Negara Itu Abstrak

Negara Itu Abstrak
©LabeLog

Negara itu abstrak, salah satu konstruk idea. Ia terbentuk karena jaringan intersubjektif. Ia tidak punya wujud konkretnya sendiri, abstrak, ada sebatas sebagai ide.

Kalau saya bertanya, tunjukkan wujud konkret negara, apa yang bisa kalian lakukan? Menunjukkan secarik kain berwarna? Bukan, itu bendera negara, bukan negara. Apa kalian mau menunjukkan teritori domain power dari negara? Bukan, itu wilayah kekuasaan negara, bukan negara. Jadi negaranya yang mana? Ya gak ada, wong negara itu abstrak, memang tidak punya wujud konkret.

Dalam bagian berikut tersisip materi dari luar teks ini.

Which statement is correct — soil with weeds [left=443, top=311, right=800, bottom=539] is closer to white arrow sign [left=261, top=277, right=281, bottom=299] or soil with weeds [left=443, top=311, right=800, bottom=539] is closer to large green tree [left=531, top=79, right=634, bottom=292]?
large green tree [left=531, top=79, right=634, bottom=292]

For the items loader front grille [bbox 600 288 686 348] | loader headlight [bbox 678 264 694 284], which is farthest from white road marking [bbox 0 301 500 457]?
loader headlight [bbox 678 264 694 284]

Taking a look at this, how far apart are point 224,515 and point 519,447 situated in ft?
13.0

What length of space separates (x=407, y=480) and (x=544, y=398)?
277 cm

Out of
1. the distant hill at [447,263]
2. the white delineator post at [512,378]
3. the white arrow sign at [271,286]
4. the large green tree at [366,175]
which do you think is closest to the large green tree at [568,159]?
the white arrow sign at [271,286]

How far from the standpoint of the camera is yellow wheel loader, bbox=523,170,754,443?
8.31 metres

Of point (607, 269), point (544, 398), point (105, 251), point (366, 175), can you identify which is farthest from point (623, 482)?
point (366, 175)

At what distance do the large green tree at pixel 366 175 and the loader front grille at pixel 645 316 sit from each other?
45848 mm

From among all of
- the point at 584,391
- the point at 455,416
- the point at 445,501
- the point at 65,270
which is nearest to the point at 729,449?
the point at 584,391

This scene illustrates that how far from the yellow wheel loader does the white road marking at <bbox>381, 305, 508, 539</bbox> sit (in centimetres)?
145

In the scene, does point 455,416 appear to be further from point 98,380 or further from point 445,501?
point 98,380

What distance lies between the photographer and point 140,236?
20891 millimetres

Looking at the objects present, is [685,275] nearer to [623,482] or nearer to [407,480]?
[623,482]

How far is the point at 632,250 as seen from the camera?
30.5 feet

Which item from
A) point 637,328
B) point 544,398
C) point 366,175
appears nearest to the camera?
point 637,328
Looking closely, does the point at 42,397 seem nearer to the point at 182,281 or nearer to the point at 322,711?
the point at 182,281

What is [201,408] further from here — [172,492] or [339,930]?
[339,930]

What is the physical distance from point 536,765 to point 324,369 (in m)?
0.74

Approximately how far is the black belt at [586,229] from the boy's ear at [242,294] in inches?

Yang konkret, hidup, bergerak, berpikir, the sentient being dari negara, ya manusia yang tinggal di dalamnya. Manusialah yang menggerakkan, menghidupkan, bahkan menciptakan negara. Tanpa manusia, yang ada negara bubar. Tapi kalau negara tidak ada? Ya manusia tinggal menciptakan sistem lain yang menggantikanya. Dalam sejarah juga begitu, kok.

Pertanyaanya adalah, mengapa manusia memperlakukan sesuatu yang tidak konkret semacam itu layaknya barang nyata yang dapat ia pegang, makan, minum, dan sebagainya? Jawabannya, karena begitulah cara manusia sintas dalam sejarah.

Dalam sejarah, sudah ribuan sistem, idea, mitos, lembaga sekuler atau religius, yang ia ciptakan demi membantunya sukses dalam alur evolve. Tanpa hal-hal itu, manusia tidak sanggup sintas. Dengan hal-hal itu, manusia bisa berkumpul, membentuk jaringan komunikasi besar sehingga sanggup menaklukkan alam, membentuk bendungan, benteng-benteng, gua-gua, dan kemudian sukses bertahan hidup hingga sekarang.

Hal-hal abstrak yang ia ciptakan kemudian ia coba hadirkan sebagai sesuatu yang nyata, dengan ritual-ritual, simbol-simbol, gerakan-gerakan tertentu. Misalnya kayak 17 Agustus kemarin. Negara coba dihadirkan di situ dengan bendera merah putih, dengan jalan baris-berbaris, dengan nyanyian dan kisah-kisah heroik purba, dengan pidato-pidato, sehingga negara yang tadinya abstrak benar-benar terasa nyata di depan kita, sebagai sesuatu yang konkret. Jika tidak konkret, buat apa kita di sini, di lapangan ini berkumpul dan bernyanyi?

Inilah makna sesungguhnya dari hocus pocus. Yang sebenarnya plesetan dari hoc est corpus meum (ini adalah tubuh saya), kata-kata yang sering diucapkan pastur-pastur setiap misa dan hendak pembagian roti dan anggur, meniru kristus di malam terakhirnya. Tujuanya apa? Ya untuk menghadirkan kisah kristus yang gaib dan terjadi berabad-abad lalu, sekarang dan saat ini sehingga lebih terasa nyata pada orang yang percaya. Itulah tujuannya.

Ritual-ritual, baik keagamaan maupun sekuler, sama-sama sebuah bentuk “reka-adegan” untuk menghadirkan yang abstrak menjadi sesuatu yang konkret.